== Segment start ==

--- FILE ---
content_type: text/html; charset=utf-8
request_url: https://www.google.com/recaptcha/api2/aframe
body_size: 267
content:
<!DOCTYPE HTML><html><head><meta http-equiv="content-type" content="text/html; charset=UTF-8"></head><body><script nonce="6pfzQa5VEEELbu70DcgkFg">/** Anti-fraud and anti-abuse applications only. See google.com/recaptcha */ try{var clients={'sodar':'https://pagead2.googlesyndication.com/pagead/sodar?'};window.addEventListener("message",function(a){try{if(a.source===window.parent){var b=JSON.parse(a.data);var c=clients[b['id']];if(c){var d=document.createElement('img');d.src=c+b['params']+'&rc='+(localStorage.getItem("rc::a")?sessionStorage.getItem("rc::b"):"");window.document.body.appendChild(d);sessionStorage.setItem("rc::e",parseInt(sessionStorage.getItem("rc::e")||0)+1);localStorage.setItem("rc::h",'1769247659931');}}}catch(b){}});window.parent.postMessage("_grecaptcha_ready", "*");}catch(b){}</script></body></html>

== Segment end ==
== Segment start ==

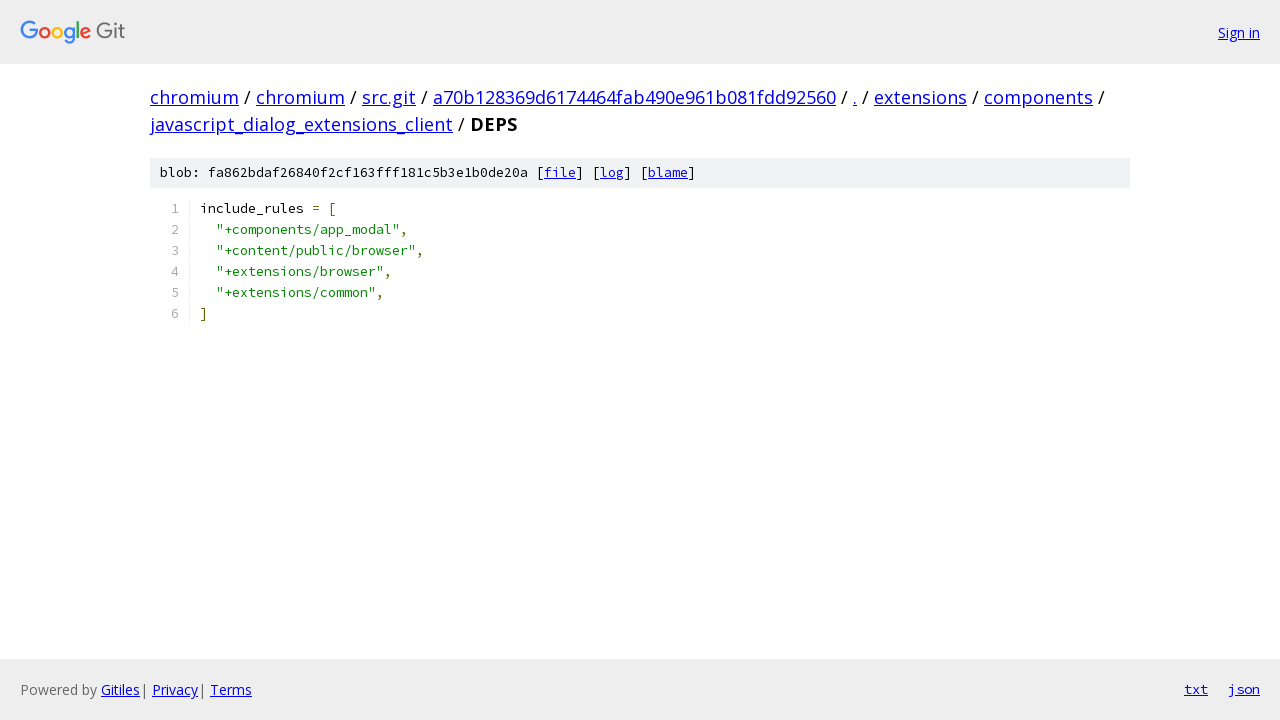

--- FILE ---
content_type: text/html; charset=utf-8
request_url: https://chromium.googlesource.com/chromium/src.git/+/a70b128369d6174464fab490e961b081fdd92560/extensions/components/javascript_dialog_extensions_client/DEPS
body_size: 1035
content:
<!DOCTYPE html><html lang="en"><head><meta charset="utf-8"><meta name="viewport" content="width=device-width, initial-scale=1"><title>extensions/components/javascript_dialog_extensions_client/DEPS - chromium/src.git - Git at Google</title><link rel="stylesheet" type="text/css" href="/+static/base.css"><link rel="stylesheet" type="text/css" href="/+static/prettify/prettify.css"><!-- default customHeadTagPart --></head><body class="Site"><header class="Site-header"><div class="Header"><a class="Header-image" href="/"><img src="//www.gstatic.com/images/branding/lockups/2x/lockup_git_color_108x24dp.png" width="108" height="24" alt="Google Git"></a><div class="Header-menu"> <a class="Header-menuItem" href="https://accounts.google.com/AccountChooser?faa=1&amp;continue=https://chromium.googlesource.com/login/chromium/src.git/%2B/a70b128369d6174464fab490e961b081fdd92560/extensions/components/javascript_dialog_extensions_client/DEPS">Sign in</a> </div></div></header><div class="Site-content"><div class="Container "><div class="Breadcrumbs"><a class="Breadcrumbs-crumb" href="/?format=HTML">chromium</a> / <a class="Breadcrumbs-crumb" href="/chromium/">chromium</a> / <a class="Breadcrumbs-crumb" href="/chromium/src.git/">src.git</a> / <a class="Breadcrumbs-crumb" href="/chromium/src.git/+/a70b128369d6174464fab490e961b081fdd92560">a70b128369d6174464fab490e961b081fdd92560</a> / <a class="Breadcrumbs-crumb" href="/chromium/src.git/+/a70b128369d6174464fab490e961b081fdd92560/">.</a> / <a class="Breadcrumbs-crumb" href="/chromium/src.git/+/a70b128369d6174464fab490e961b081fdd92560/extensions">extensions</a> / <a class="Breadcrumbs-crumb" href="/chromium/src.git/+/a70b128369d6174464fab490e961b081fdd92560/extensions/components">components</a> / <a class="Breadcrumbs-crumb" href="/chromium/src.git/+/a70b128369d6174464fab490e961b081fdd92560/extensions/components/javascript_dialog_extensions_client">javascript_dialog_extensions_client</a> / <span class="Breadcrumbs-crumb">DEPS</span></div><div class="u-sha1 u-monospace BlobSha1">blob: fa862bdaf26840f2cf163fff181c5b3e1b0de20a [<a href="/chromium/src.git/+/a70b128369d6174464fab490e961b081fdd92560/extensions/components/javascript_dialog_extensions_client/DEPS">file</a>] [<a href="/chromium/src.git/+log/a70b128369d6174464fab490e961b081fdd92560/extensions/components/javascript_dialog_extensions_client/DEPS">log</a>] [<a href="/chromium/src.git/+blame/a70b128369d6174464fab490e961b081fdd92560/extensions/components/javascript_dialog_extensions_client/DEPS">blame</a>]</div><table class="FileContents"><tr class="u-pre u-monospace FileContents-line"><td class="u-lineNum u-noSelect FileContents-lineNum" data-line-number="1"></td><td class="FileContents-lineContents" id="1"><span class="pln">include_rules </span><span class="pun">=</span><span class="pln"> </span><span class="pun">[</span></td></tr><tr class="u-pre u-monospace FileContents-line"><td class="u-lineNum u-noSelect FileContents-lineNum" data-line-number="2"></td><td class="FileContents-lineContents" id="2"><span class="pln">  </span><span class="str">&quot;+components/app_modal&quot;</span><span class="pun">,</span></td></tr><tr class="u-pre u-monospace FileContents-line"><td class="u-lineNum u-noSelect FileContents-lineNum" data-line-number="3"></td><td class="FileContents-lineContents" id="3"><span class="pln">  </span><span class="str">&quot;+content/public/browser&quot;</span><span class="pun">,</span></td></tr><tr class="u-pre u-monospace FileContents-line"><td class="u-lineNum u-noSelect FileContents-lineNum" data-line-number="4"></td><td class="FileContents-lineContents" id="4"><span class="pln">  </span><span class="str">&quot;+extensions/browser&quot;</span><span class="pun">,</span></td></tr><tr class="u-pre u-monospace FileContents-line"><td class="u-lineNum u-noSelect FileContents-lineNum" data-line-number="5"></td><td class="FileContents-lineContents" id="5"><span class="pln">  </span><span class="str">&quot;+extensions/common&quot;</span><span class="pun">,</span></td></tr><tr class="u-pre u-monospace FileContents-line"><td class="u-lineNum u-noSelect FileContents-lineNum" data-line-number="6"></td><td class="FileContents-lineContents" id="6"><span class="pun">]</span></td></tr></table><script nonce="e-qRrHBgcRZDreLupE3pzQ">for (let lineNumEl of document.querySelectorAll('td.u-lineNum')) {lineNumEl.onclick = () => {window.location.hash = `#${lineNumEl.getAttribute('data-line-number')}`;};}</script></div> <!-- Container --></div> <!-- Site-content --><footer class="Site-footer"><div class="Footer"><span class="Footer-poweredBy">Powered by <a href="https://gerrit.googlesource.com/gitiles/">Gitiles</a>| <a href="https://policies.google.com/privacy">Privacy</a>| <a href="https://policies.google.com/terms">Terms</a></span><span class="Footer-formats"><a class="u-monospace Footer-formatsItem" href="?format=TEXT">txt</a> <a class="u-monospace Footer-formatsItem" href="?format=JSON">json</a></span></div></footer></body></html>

== Segment end ==

The required output is every line above from the one with "body_size: 267" down to the one with "Anti-fraud and anti-abuse", restated word for word, ends included.

body_size: 267
content:
<!DOCTYPE HTML><html><head><meta http-equiv="content-type" content="text/html; charset=UTF-8"></head><body><script nonce="6pfzQa5VEEELbu70DcgkFg">/** Anti-fraud and anti-abuse applications only. See google.com/recaptcha */ try{var clients={'sodar':'https://pagead2.googlesyndication.com/pagead/sodar?'};window.addEventListener("message",function(a){try{if(a.source===window.parent){var b=JSON.parse(a.data);var c=clients[b['id']];if(c){var d=document.createElement('img');d.src=c+b['params']+'&rc='+(localStorage.getItem("rc::a")?sessionStorage.getItem("rc::b"):"");window.document.body.appendChild(d);sessionStorage.setItem("rc::e",parseInt(sessionStorage.getItem("rc::e")||0)+1);localStorage.setItem("rc::h",'1769247659931');}}}catch(b){}});window.parent.postMessage("_grecaptcha_ready", "*");}catch(b){}</script></body></html>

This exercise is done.